2017 was a stellar year for growth funds particularly those with a high weighting in technology. This was one of the best performing sectors in many markets across the globe with the usual suspects, such as Facebook up 53% and Amazon up 56%, driving up the bulk of the returns.
As a result more value focused funds, such as Robecco US Premium Equities and Majedie UK Equity lagged some of their growth peers.
But is this set to change and will value funds perform better in 2018?
Significant US tax cuts will have an impact this year. Reducing their tax rate dramatically, corporates will change their behaviour and many will look to once again domicile in the US. Other countries will take note once they begin to lose key global companies and will be forced to take action.
We have already heard mutterings from Australia about reducing tax and we expect this is just the start. The US has essentially kicked off a global tax war. This creates a more constructive backdrop for equities as it enables corporates to continue their profitable run.
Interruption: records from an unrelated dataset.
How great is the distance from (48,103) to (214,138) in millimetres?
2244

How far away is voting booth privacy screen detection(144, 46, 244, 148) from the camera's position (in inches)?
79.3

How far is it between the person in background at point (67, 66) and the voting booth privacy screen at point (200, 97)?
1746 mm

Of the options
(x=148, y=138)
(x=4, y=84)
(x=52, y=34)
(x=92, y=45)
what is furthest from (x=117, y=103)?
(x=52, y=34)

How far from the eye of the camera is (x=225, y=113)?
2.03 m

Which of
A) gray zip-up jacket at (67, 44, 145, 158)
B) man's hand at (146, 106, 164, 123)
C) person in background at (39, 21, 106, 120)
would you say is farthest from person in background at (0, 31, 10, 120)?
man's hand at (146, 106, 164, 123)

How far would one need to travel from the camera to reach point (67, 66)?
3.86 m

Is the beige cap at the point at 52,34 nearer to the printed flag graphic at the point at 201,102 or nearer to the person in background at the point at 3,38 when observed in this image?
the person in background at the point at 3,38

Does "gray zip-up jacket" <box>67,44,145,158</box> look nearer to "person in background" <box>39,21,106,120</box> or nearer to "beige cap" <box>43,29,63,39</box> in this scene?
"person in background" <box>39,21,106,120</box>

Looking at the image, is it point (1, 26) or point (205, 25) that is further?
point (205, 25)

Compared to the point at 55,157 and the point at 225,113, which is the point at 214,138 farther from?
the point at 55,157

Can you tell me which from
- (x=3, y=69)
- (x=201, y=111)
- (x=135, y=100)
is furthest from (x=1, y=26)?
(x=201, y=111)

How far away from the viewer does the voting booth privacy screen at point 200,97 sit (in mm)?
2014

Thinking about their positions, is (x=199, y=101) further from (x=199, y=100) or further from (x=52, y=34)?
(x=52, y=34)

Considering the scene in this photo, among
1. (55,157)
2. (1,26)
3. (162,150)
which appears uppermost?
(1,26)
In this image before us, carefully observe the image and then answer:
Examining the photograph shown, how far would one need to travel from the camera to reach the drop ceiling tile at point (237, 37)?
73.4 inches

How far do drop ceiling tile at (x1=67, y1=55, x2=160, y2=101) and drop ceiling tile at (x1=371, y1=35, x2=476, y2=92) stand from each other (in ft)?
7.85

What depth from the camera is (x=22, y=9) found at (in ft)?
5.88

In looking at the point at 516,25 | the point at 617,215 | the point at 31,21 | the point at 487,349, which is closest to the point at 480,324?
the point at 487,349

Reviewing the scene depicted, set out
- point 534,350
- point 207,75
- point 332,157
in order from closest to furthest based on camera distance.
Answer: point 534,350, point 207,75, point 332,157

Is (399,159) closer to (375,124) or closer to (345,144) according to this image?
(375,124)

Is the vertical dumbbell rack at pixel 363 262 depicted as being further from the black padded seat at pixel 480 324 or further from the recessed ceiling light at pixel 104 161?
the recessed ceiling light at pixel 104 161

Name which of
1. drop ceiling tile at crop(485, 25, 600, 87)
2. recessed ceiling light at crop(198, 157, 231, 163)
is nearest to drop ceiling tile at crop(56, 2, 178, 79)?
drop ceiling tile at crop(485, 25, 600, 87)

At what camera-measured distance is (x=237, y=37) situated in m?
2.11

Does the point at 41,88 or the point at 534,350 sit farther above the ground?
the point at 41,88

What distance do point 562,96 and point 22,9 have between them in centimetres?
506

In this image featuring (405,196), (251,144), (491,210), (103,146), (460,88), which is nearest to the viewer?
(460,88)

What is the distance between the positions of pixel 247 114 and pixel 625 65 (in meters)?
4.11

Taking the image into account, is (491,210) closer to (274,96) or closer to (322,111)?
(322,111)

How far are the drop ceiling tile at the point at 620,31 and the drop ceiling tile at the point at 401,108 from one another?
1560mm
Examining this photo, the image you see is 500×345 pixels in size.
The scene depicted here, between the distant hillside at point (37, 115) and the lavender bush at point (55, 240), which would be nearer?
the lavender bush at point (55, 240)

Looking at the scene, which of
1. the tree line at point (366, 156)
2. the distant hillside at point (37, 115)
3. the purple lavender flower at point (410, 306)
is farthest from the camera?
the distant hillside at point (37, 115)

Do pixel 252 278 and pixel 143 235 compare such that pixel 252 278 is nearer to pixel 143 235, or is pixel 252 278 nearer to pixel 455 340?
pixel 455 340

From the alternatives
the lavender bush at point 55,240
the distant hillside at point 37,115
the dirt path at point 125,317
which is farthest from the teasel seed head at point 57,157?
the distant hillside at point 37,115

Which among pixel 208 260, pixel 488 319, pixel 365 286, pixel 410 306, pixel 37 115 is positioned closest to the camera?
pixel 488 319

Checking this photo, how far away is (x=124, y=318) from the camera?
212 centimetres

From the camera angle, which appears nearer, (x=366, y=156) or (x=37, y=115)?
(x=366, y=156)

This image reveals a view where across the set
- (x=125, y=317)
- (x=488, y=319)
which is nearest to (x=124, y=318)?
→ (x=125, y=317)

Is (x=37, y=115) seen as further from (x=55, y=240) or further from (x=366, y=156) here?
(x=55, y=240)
Companies will receive a windfall from tax cuts that they will use to buy back their own stock, spend on acquisitions and increase wages, which could further extend the global economic cycle that started in 2017. This could benefit medium sized companies as large companies go on a spending spree. Tax cuts are likely to benefit domestically focused medium sized companies the most, as these companies do not benefit from having any offshore shelter to avoid or reduce the tax they pay like many of the large tech companies in the US.
Together with Donald Trump’s deregulation of the banking sector, as well as rising interest rates, we think financials are well placed to benefit. This would support the likes of Robecco US Premium Equities and Majedie UK Equity, which has exposure to globally positioned financial stocks.
Broader global growth during 2018 would also potentially benefit Majedie given their holdings in the commodities sector.
Overall we believe this could be the year when value stocks start to provide more value.